**Texto del documento:**

Una de las características más fascinantes de la arquitectura es la capacidad que tiene para sorprendernos y maravillarnos. La arquitectura es simple y compleja dependiendo de la perspectiva en la que se observe, pues existen elementos tan profundos y llenos de significados que hacen que una obra con pocos metros cuadrados pueda convertirse en un ícono, no solo por lo que representa, sino también por lo que evoca.

Tal es el caso del proyecto Bosjes Chapel, una capilla ubicada en Witzenberg, Sudáfrica. Un gran pabellón ondulante sobresale por encima de un complejo compuesto principalmente por paredes de vidrio que son enmarcadas por un gran viñedo y las espectaculares montañas aledañas.

Un pequeño edificio de apenas 420 metros cuadrados destaca por su majestuosidad y su increíble diseño. El techo de concreto ondulado sube a diferentes alturas y baja hasta encontrarse con la superficie de un lago artificial que rodea al edificio creando una fusión de elementos tan sutil que pareciese uno solo.

Una de las cúpulas sobresale por sobre toda la construcción, pues es aquí donde un marco en forma de cruz toma el lugar del crucifijo tradicional de las iglesias. En el interior del recinto la sencillez de los materiales es evidente, pero crean una atmósfera única pues el contraste de los pisos oscuros refleja la luz del sol en el interior.

**Tarea 1:** Enumera todos los nombres propios que aparecen en el texto sobre la capilla Bosjes.
**Tarea 2:** Reanuda el texto sobre la capilla Bosjes a partir de su última oración.
Los registros provienen de otra fuente.

Entradas de datos almacenados
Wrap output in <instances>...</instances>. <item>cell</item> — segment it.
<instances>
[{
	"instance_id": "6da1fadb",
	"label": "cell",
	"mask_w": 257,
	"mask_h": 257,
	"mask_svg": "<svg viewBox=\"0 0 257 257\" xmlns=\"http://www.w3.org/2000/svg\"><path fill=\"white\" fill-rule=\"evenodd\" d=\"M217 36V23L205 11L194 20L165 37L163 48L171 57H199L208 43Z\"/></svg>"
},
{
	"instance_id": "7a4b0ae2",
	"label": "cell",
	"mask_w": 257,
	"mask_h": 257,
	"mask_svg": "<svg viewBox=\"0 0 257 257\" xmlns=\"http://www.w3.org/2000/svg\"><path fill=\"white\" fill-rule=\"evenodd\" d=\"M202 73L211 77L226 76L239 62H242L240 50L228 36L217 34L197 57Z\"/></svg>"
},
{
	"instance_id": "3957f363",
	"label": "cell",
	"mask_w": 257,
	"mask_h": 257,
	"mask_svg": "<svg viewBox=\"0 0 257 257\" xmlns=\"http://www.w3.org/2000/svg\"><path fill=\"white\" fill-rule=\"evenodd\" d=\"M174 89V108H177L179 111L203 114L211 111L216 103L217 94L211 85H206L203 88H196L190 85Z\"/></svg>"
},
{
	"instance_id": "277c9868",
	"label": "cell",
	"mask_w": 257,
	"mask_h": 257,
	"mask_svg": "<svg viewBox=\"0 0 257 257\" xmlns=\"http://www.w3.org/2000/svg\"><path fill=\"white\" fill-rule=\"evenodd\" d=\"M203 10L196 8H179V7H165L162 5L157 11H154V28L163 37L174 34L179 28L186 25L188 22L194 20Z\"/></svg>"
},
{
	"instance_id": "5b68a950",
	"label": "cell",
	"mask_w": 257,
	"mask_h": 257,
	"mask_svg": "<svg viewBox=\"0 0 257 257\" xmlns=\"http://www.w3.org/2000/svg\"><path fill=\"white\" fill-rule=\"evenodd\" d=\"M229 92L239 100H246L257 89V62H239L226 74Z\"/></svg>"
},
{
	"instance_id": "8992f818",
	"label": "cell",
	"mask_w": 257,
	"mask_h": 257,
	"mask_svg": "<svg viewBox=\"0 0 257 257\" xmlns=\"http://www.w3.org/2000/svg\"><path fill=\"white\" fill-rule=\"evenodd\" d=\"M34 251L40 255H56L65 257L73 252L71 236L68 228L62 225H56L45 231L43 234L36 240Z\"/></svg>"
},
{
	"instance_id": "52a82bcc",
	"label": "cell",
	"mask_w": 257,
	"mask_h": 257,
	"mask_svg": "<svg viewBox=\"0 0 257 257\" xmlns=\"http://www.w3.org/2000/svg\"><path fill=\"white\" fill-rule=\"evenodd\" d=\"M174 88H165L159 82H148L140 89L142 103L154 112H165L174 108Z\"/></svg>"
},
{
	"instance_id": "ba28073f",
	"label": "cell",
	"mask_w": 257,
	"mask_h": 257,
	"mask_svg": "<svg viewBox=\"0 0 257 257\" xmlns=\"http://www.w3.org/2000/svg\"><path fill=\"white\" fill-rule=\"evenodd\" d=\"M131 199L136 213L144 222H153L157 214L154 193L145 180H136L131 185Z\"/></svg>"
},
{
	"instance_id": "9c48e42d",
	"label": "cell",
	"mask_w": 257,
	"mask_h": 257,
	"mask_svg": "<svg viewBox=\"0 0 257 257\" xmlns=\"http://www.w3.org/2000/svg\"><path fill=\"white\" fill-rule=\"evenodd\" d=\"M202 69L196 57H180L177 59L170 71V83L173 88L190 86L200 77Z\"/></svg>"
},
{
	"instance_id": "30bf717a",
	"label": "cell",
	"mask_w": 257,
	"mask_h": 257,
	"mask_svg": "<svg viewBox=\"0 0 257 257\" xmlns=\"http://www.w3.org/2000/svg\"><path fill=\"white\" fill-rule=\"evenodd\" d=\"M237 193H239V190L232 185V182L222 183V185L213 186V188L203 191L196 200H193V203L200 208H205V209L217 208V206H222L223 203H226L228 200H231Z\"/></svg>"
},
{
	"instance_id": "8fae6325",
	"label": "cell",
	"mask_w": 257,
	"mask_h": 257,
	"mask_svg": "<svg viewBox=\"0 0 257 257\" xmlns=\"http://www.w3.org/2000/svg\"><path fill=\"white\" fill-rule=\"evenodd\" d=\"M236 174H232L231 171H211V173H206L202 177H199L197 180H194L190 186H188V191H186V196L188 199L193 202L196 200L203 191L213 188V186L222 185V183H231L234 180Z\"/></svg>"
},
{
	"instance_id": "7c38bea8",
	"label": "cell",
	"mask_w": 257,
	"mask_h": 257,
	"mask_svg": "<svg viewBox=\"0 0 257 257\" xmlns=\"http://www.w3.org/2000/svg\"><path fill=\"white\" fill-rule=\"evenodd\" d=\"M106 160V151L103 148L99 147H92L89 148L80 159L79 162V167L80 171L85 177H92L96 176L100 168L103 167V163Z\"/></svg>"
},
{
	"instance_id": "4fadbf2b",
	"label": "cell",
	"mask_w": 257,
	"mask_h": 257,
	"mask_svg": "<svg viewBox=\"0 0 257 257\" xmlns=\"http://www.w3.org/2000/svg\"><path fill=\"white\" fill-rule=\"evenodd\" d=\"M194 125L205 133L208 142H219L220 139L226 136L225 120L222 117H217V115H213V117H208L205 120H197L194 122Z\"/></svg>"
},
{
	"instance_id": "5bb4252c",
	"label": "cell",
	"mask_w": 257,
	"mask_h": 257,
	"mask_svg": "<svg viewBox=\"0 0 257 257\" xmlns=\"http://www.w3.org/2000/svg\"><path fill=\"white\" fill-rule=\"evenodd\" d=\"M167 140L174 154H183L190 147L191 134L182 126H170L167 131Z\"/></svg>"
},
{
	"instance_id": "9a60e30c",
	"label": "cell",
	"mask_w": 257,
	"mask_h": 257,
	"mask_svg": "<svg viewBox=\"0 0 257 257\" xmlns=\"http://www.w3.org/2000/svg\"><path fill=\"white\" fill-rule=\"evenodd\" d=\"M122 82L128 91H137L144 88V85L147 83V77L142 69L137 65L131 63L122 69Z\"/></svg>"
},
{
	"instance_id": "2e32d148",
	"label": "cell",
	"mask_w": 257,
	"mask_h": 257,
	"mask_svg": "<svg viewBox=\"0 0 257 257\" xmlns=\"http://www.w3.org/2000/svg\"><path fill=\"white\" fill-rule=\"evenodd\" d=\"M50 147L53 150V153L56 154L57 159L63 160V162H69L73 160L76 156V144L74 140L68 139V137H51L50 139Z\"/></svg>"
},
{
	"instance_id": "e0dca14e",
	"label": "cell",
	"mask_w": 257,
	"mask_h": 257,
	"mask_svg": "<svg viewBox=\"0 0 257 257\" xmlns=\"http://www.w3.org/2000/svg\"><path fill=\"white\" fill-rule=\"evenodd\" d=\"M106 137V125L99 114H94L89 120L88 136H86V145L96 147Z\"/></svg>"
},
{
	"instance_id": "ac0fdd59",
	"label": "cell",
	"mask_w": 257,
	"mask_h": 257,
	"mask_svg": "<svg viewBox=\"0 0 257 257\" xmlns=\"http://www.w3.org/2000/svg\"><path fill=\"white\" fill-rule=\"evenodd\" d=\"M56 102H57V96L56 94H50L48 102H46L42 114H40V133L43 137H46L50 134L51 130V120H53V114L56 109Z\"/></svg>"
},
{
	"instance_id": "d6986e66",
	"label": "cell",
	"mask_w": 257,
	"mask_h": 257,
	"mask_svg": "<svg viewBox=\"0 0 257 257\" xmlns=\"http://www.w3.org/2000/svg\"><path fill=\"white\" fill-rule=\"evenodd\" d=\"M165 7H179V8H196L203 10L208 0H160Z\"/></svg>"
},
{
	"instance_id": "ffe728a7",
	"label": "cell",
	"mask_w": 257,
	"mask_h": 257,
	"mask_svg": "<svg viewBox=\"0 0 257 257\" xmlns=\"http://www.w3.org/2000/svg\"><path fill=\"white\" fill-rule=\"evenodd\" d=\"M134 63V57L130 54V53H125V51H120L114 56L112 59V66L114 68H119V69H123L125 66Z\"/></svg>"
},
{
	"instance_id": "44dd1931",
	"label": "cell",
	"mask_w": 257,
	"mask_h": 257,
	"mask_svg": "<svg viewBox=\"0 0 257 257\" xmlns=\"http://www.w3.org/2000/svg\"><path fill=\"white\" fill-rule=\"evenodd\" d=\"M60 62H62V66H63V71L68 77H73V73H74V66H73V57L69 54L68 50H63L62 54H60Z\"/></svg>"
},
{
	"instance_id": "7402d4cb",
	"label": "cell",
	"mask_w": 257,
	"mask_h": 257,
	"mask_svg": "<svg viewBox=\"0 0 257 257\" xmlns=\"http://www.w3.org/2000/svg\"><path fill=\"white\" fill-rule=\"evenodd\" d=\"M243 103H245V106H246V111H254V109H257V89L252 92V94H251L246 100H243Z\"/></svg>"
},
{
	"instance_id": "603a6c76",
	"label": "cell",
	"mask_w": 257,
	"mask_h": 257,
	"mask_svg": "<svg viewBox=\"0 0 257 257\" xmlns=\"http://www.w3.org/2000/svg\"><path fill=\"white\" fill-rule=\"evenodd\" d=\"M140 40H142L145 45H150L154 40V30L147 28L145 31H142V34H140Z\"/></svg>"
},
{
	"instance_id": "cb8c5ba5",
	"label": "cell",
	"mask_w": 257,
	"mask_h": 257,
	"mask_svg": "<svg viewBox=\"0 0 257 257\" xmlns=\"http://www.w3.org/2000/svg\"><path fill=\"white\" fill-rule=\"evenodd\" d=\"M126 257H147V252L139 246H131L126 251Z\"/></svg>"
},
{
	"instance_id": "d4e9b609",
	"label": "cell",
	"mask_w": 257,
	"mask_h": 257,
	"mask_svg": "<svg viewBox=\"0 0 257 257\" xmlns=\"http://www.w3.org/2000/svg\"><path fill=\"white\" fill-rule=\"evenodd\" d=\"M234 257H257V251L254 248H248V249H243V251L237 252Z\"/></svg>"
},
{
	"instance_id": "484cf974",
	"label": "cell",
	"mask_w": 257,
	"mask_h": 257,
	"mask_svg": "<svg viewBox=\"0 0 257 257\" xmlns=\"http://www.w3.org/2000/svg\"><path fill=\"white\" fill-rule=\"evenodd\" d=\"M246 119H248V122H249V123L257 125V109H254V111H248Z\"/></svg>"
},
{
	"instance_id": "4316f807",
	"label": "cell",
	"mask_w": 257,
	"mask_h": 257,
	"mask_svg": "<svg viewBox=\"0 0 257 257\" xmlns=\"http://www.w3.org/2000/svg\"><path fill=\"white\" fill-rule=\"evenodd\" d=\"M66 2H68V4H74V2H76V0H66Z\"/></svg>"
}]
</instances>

**Resultado del ejercicio 1:** Bosjes Chapel, Witzenberg, Sudáfrica

**Resultado del ejercicio 2:**
Según Steyn Studio, el estudio encargado del diseño “su serena forma escultórica emula la silueta de las sierras circundantes, y rinde homenaje a los históricos pabellones del cabo holandés que salpican los paisajes rurales del Cabo Occidental”. Así mismo mencionaron que “la forma blanca y nítida se concibe como una estructura ligera y dinámica que parece flotar dentro del valle”.

Sin duda alguna Bosjes Chapel nos vuelve a recordar que no es necesario pensar en grandes construcciones para sobresalir a nivel internacional, simplemente tenemos que crear algo que nos inspire, que nos apasione, que inspire a los demás a seguir innovando para  que al final podamos sentirnos orgullos de ella.